Anúncios

Office hours (Week of April 30)

1 maio 2018, 11:21 Isabel Maria Martins Trancoso

Wednesday - May 2 - 11h00-12h00 (INESC-ID)
Thursday - May 3 - 08h30-10h20 (INESC-ID)


Test 2 and Lab 3 Deadlines - NEW DEADLINE

24 abril 2018, 19:54 Isabel Maria Martins Trancoso

Please register for Test 2 (Deadline: 29/04/2018).

Lab 3 (including part 2) should be submitted by 06/05/2018. --> 09/05/2018


Lecture - Helena Moniz - May 19th 2018 - The role of prosodic info in speech analytics and speech synthesis,

12 abril 2018, 11:30 Isabel Maria Martins Trancoso

Bio:
Helena Moniz graduated in Modern Languages and Literature – Portuguese Studies, at Faculty of Letters, University of Lisbon (FLUL), in 1998. She took a Teacher Training graduation course in 2000, also at FLUL. She was a high school teacher from 2000 to 2006. She received a Master’s degree in Linguistics at FLUL, in 2007, and a PhD in Linguistics at FLUL in cooperation with the Technical University of Lisbon (IST), in 2013. She has been working at INESC-ID since 2000, in several national and international projects involving multidisciplinary teams of linguists and speech processing engineers. Recently, she has embraced the challenge topic of Scalable Quality Processes on Post-edition Crowdsourcing (at Unbabel).
Attendance is mandatory for the students of Speech Processing course.


Deadline for Lab2 and Office hours on Thursday April 12th

11 abril 2018, 13:55 Isabel Maria Martins Trancoso

Deadline for Lab 2:  April 16th 2018
Office hours on Thursday April 12th: 11h30-12h00 (at the Lab)

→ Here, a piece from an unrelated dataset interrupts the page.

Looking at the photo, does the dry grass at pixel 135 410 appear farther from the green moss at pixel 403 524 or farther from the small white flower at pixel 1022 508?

Lecture - Wang Ling - April 17th 2018 - Introduction to Neural Networks

5 abril 2018, 15:23 Isabel Maria Martins Trancoso

In this talk, I will introduce the core concepts for the understanding of neural networks. I will start from very basic concepts that everyone should be familiar with, such as numbers and basic operators (addition, subtraction and multiplication), and systematically guide the audience towards every essential concept for the understanding of how neural networks function. Using a simple example based on a popular educational cartoon, we will start by developing a simple linear model, in order to illustrate how to define a model and optimizer its parameters. Then, we show how more complex models can be built (e.g. Multilayer Perceptrons), and describe the key technologies that enable, such models to be built and trained (e.g. GPUs, Computational graphs).

Bio:
Wang Ling is a senior research scientist in Google DeepMind. He received his dual-degree PhD in Language Technologies in 2015 from Carnegie Mellon University and University of Lisbon. His research interests include Machine Translation, Natural Language Processing, Machine Learning and Deep Learning. He has published over 30 articles in the top tier conferences and journals (including Computational Linguistics, ACL and EMNLP).

Attendance is mandatory for the students of Speech Processing course.